Don’t get us wrong, surveys can be a relatively simple and inexpensive way to collect customer feedback. But the truth is, they’re over the hill. The NPS was first published the same year the camera phone was created. Think that’s wild? The CSAT was created the same year the internet was invented. You heard that correctly, the world wide web kicked off the same year the CSAT was first administered. Feel old yet?
You might be thinking, “Okay, but what about the other methods of gathering customer feedback? What about focus groups, customer interviews, and journey mapping, for example?" Good question! These are decent ways to collect detailed customer feedback without relying on traditional questionnaires and surveys. There’s still one glaring issue, however… These methodologies are still looking through the “rearview mirror.” These reports, interviews, and maps capture what’s happened in the past. Your team needs to look forward through the “windshield” and see around the corners along the way.

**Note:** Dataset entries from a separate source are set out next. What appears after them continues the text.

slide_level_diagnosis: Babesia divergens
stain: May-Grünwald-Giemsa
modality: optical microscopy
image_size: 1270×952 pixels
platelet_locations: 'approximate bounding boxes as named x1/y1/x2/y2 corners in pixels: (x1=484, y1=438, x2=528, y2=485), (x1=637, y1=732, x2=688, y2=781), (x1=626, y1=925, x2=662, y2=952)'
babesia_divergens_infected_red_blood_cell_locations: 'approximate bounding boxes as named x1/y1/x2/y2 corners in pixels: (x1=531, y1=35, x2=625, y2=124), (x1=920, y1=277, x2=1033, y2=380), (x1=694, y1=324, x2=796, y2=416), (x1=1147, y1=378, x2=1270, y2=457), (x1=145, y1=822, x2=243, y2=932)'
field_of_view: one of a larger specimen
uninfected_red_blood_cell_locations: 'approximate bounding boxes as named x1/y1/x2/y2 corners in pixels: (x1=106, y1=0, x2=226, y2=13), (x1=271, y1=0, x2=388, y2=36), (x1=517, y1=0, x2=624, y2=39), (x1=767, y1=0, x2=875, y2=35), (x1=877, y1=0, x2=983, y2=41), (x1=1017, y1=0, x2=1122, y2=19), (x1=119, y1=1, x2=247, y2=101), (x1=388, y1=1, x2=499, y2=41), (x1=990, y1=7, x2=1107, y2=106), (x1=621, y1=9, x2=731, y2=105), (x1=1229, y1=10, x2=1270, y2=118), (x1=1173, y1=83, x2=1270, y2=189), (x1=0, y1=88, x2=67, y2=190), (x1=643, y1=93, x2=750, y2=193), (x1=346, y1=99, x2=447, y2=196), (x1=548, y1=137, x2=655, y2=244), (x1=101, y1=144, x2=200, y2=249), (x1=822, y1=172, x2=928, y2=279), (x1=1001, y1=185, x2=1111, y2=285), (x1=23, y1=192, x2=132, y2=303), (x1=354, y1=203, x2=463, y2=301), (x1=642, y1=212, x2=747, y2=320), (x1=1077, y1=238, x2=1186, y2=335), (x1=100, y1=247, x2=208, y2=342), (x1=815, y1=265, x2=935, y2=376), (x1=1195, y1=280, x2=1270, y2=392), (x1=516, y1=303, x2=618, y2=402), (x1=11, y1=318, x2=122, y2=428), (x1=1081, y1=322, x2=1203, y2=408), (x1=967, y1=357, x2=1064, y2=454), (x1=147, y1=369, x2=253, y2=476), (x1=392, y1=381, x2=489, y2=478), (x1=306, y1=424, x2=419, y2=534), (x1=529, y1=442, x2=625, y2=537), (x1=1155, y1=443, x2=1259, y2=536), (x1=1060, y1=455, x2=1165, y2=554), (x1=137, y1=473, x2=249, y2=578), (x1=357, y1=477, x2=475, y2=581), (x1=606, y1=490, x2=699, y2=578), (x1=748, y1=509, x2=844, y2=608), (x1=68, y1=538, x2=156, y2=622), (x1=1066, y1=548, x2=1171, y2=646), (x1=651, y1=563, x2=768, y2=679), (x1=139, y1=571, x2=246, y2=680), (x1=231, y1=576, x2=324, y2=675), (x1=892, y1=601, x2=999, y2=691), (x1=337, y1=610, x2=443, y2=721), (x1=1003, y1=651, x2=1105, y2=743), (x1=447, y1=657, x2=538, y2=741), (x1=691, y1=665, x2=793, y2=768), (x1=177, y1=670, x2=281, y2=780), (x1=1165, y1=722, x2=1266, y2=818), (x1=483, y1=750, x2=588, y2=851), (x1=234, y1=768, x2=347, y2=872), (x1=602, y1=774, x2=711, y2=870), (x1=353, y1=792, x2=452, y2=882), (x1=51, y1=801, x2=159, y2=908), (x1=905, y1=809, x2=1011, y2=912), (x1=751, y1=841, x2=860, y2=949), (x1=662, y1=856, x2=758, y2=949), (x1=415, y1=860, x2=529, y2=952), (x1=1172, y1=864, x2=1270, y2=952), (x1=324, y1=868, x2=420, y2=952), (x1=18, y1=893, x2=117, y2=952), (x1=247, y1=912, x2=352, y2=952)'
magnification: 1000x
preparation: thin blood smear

Today, deploying a commercial-ready artificial intelligence solution is the key to staying ahead of customer needs and competitors. It fills in the knowledge gap between customer feedback and your team by gathering and making sense of the unbiased, unabridged, and unsolicited voice of the customer. By leveraging AI, you can gain insights that traditional customer feedback techniques simply can’t provide – like specific signals. For example, today’s AI solutions have language models that understand specific scenarios and integrate with large language models like ChatGPT to summarize what customers are saying autonomously. Surveys aren’t going to surface risks and opportunities in real-time. You and your team will have to sit down and read the results or pay someone to do it. AI is the only way to understand what best action needs to be taken in real-time.
Think about the potential application of a technology like this! This goes beyond customer success and truly impacts all aspects of a modern business. For example, AI solutions let your product team maintain product-market fit by autonomously capturing product feedback like feature requests, user confusion, frustration, etc. Customer intelligence can also discover and inspect product-related topics like performance issues, bug reports, access issues, security alerts, etc. Your RevOps and BI teams can access an entirely new structured data source to create analytical frameworks. Your marketing team can tap into your pool of happy customers for testimonials and case studies. The list goes on…
In short, customer feedback should always be taken seriously. While outdated survey methodologies like NPS and CSAT can still provide insights, these techniques should only be used to supplement more modern strategies like AI-powered resources. By taking customer feedback seriously and relying on customer-centric methods, you’ll ensure your customers grow with you, not away from you.